#### Document text
Technology is taking sports to new highs, triggering a debate on whether competitions should be between people or between machines.
WHO MERITED the gold medal and world record for the 4,000 metre individual pursuit event in cycling at the Barcelona Olympics -- Chris Boardman or Lotus Engineering, the manufacturers of the bike? And are Nigel Mansell's eight Grand Prix wins this year a reflection of his skills or a credit to car-maker Williams-Renault? In tennis, to what extent does Goran Ivanisevic's dreaded serve come from his own power and how much is due to carbon-fibre rackets with larger heads?
Questions on the role of high-tech equipment in enhancing sports performances are getting increasingly difficult to answer. Where does one draw the line between human skills and technology in a field that is already been tainted by competitors using drugs? As if this is not enough, scientists now say it may soon be possible to manipulate and improve muscle fibres genetically.

#### Data excerpt
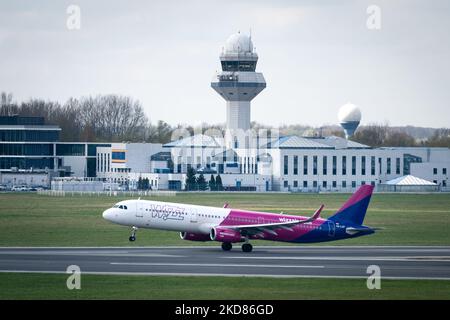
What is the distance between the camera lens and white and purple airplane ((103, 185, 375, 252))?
76.2 meters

#### Exercise requirements
Retype the part of the sports technology text above that begins at the words "Questions on the" and stops after the words "muscle fibres genetically.".

#### Response box
Questions on the role of high-tech equipment in enhancing sports performances are getting increasingly difficult to answer. Where does one draw the line between human skills and technology in a field that is already been tainted by competitors using drugs? As if this is not enough, scientists now say it may soon be possible to manipulate and improve muscle fibres genetically.